What would be the NFL equivalent of Zuzu's Petals? TomTom's UGGs? And is the ball guy in New England named Clarence?

Moreover, what would the NFL look like if Bill Belichick wasn't around? How different would the last 15 years of football look if not for the contemptuous grouch in the cutoff sweatshirt?

What if Belichick wins the Super Bowl, looks at all the hundreds of media types from around the world asking him about football inflation percentages this week like it was some threat to national security and says, "I suppose it'd been better if I had never been born at all."

In other words, it's been a wonderful life, and I'm out.

What would the NFL be like without Bill Belichick? If New England wins the Super Bowl, will that question become a reality sooner than we thought?

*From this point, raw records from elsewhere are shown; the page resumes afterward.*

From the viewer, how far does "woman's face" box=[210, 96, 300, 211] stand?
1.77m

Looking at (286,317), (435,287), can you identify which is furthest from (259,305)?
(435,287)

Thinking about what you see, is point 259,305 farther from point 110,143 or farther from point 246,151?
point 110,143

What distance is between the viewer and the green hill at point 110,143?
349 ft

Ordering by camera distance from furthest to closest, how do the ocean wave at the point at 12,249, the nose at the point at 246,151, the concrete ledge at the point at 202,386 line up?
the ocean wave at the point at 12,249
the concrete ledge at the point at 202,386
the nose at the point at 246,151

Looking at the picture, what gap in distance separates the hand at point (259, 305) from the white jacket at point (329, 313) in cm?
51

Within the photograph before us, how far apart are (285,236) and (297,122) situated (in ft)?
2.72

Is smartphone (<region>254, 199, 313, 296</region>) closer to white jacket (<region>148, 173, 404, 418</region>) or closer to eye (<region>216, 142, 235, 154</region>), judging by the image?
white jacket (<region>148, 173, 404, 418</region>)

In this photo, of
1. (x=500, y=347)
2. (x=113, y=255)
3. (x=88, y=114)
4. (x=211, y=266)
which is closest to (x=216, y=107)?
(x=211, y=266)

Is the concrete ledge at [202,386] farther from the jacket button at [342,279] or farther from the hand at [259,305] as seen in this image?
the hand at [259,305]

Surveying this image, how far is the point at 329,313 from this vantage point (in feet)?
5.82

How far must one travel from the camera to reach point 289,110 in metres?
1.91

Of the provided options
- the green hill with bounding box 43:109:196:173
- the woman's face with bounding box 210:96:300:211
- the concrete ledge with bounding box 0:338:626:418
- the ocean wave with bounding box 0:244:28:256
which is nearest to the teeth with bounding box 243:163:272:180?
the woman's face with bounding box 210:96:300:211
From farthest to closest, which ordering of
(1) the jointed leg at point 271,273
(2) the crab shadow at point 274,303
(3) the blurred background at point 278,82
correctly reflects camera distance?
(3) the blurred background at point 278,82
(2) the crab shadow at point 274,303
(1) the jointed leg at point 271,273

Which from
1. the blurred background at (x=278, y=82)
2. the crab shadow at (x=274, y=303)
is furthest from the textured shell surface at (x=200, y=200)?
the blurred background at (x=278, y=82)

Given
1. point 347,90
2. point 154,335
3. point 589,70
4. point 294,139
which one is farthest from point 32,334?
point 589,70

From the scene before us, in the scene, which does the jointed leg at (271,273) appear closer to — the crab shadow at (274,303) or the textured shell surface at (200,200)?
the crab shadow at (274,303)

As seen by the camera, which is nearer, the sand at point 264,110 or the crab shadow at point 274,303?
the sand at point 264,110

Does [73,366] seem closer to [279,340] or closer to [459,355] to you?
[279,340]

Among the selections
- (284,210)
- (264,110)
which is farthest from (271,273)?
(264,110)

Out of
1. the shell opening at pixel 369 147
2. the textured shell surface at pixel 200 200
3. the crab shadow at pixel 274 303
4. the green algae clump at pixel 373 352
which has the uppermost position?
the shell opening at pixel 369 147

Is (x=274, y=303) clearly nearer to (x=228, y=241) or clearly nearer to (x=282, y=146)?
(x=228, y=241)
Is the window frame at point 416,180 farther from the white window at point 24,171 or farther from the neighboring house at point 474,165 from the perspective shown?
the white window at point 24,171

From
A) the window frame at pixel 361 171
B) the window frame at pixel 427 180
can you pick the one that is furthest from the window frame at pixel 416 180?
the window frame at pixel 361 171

It has been quite the wonderful life for Belichick to this point in his illustrious NFL coaching tenure. He's won three Super Bowls with the Patriots in five previous trips—going for his fourth win in six attempts this year—and he has two more rings he won as the defensive coordinator for Bill Parcells with the New York Giants before eventually becoming a head coach himself.

Sure, his time running the Cleveland Browns might have made anyone want to jump off a bridge, and his stint as head coach of the New York Jets—all one day of it—has always served as something of a bloody lip on his otherwise stellar career, but Belichick's time with New England has been as wonderful, in a football sense, as anyone in the history of the game.

Of course, it hasn't come without its share of controversy. Belichick is historically known as a cheater, which is the only reason Deflategate has become such an issue heading into the Super Bowl. If Pete Carroll and Russell Wilson had under-inflated balls, this would have been a one-day footnote before the biggest game of the year. With Belichick and Tom Brady, however, it's a full-fledged threat to the integrity of the sport.

Belichick has held two press conferences in a three-day span to talk about football pressure, the first of which he angrily explained that he had never spoken with anyone in his organization about the topic before invoking the Marshawn Lynch "thanks for asking" method of refusing to answer any questions during the media's inquiry.

Two days later, Belichick was talking about balls again, this time invoking scientific experiments to his advantage—or at least to his defense—when explaining just how ridiculous this Deflategate story has become.

"We had our quarterbacks look at a number of footballs," Belichick had to explain, again, to an amassed media group on Saturday, eight days before playing in the Super Bowl, "and they were unable to differentiate a one pound per square inch difference in those footballs. They were unable to do it."

"On a two-pound differential," Belichick continued with his trademark surliness and general contempt for this topic, "there was some degree of differentiation, but certainly not a consistent one. A couple of ones they could pick out, but they were also wrong in some of the other ones that they had. So, you're welcome to do that yourself."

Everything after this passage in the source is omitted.